И империя, которая могла бы еще оставить христианство незамечаемым, пока оно представляло собою просто высшую форму нравственности или даже общественного порядка, не могла не заметить его, когда оно объявляло себя в качестве всеобщей и обязательной формы. Когда оно заявило, что оно есть истина, Рим, прежде всего, спросил: "Что есть истина?" Когда же оно стало настаивать на праве истины подчинять себе людей, Рим ответил на это гонениями. А христианство между тем настойчиво и постоянно проповедовало об обязанности каждого члена в государстве (будет ли он облечен властью или нет) признавать эту истину, свидетельствовать о ней и, если нужно, умирать за нее. Теперь становится понятным тот интерес, который всегда возбуждал в исследователях Пилатов вопрос об истине. Вопрос этот был выражением не философа и не государственного человека, а просто типической "фразой тогдашнего образованного римлянина". И именно потому, что это было так, вопрос: "что есть истина?" открывает пред нами ту наклонную плоскость, на которой могущественный римский мир неудержимо катился тогда в пропасть. Римская республика - мы не должны никогда забывать этого - уже перестала веровать в свой собственный нравственный и общественный порядок. Этот факт несомненен, но слишком редко признается его великое значение. С грустью припоминается здесь Греция с ее исканием идеальной истины - исканием смелым и бесплодным, никогда не оканчивавшимся, всегда начинавшимся и проходившим по пустыням сомнения и морям умозрения под руководством неверных путеводных звезд. Греков сменило теперь племя более великое, величайшее, какое только знала земля, племя, призванное и готовившееся в течение долгих веков к труду управления миром, но пораженное внутренним бессилием вследствие недостатка побуждений и упований - именно в то время, когда оно получило в свои руки распоряжение мировым наследством. Живо изображено состояние тогдашнего римлянина одним английским поэтом в следующей картине: "В своей прохладной зале, с угрюмыми глазами, лежит благородный римлянин; он катался с бешеной скоростью по Аппиевой дороге; он пировал, пил сильно и много и увенчал свои волосы цветами; но не легче и не скорее шли для него непослушные часы".

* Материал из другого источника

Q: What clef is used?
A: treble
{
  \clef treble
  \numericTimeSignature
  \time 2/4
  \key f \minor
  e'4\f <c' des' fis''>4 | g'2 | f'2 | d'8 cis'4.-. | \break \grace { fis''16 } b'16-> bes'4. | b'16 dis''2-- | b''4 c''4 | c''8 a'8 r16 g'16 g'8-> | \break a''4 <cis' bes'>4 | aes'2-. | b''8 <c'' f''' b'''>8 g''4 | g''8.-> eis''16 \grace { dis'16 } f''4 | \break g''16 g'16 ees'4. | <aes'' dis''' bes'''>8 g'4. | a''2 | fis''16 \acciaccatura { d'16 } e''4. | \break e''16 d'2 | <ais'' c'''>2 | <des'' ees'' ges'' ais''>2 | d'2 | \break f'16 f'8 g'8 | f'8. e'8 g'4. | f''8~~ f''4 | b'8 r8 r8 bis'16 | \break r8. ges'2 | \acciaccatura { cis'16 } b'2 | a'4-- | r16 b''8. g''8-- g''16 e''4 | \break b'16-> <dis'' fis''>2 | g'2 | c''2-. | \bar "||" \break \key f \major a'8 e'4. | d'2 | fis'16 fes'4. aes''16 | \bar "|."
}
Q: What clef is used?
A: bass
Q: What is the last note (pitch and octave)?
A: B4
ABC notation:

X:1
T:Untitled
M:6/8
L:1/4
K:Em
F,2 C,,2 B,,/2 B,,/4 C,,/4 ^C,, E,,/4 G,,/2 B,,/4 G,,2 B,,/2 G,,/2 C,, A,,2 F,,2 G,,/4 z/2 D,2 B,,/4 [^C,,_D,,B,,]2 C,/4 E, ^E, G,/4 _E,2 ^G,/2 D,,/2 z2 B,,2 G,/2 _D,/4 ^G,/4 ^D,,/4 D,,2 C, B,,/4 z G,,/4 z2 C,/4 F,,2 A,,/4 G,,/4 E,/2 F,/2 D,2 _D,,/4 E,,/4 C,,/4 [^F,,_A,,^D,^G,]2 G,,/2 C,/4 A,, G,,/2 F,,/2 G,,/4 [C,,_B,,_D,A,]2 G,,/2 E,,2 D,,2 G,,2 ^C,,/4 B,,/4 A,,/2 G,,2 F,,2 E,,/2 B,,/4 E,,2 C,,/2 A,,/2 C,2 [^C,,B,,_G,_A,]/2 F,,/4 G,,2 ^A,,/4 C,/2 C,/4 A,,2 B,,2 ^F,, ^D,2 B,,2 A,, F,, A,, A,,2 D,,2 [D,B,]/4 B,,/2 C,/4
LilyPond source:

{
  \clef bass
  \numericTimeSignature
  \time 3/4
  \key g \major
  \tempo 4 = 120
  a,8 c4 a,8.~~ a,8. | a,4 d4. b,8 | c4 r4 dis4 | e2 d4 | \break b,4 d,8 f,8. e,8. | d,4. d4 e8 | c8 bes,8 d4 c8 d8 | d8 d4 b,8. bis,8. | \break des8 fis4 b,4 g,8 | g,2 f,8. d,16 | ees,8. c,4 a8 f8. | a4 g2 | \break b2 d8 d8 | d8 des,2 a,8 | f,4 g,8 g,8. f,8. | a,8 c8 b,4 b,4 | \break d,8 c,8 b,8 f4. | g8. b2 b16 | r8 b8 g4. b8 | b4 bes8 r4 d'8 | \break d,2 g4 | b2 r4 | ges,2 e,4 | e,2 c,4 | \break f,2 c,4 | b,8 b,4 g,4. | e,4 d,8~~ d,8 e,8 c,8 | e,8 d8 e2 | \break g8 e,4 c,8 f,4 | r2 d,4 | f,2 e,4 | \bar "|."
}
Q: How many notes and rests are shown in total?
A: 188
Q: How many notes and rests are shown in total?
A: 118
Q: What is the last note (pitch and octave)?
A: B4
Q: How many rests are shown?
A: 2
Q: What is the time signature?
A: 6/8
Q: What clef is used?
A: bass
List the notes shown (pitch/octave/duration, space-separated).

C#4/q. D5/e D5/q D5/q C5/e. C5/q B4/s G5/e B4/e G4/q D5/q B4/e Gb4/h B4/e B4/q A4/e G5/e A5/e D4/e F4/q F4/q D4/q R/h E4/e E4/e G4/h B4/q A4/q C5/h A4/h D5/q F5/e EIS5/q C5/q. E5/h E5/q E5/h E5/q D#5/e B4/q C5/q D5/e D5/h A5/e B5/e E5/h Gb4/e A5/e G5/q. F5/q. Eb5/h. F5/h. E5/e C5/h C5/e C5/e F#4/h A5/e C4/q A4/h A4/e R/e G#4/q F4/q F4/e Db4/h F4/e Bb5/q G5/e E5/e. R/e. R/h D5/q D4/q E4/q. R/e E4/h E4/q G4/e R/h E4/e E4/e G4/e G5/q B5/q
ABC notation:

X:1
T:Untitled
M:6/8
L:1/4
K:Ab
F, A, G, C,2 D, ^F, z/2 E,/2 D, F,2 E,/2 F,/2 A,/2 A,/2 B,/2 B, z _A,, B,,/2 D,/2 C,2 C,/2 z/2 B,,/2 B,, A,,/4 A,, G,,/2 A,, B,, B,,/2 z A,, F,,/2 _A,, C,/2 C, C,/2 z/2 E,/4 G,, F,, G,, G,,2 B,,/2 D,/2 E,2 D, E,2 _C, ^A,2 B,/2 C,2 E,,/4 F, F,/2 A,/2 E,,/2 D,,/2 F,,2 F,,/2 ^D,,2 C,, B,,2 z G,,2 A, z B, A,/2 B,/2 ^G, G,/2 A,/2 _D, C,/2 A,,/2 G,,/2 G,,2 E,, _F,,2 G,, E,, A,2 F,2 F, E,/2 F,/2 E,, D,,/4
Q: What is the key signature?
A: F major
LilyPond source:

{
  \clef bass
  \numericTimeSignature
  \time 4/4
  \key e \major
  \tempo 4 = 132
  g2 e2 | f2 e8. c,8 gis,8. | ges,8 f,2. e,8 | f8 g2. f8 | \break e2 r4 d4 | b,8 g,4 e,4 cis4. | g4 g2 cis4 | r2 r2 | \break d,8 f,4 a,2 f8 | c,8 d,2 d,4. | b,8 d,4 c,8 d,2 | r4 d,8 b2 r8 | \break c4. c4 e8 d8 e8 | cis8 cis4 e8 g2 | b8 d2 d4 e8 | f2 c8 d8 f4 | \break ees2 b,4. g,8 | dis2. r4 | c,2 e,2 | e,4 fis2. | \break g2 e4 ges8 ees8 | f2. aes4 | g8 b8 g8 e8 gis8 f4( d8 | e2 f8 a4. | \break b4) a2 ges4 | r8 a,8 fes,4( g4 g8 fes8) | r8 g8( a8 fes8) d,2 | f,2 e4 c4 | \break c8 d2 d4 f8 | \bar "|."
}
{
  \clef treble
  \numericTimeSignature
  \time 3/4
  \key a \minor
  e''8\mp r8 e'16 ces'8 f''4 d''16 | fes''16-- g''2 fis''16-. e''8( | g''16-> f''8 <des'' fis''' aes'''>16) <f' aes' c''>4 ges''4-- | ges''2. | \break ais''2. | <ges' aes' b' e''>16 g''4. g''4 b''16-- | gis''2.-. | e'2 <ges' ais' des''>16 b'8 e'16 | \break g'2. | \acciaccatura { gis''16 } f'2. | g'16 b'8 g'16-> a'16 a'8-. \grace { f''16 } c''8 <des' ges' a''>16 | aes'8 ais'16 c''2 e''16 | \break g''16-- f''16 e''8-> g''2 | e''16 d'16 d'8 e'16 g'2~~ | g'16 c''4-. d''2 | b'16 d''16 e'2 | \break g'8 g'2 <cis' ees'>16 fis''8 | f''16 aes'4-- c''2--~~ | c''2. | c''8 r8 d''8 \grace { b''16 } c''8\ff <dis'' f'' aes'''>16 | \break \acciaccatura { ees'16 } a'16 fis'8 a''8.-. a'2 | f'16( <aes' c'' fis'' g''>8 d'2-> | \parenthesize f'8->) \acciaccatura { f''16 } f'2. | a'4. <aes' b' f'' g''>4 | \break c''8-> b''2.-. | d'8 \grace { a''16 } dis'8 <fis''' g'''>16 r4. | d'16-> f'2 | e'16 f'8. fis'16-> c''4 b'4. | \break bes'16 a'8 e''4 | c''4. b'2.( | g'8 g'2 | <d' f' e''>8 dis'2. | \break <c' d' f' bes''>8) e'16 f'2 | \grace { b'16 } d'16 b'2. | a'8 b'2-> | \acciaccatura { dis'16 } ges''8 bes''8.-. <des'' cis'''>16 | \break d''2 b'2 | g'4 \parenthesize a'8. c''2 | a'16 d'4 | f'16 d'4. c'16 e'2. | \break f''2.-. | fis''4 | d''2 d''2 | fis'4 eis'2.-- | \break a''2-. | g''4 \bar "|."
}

Людьми овладело то нравственное утомление и пресыщение жизнью, которое продолжалось во все время империи и которое часто переходило в смертельную апатию или безотчетное отчаяние. Такое безотрадное нравственное настроение господствующего племени явилось неизбежным результатом новых обстоятельств, в которые оно было брошено судьбою. В прежние дни римлянин верил в самого себя, в своих богов, в свои учреждения и более всего в свое государство. Оно было для него theatrum satis magnum (достаточно великим зрелищем), его знаменем, его законом, его правдой. Он был справедлив, хотя суровым, неумолимым образом. Но теперь мир вырос в ширину. И то, что было достаточно для добродетели в прежние времена, сделалось недостаточным для добродетели теперь. Вера области, религия племени сделалась слишком узкой для мира; она необходимо пала и оставила владык земли с сильными руками и пустыми сердцами, скептиками в отношении к истине и потому отпадающими от правды закона.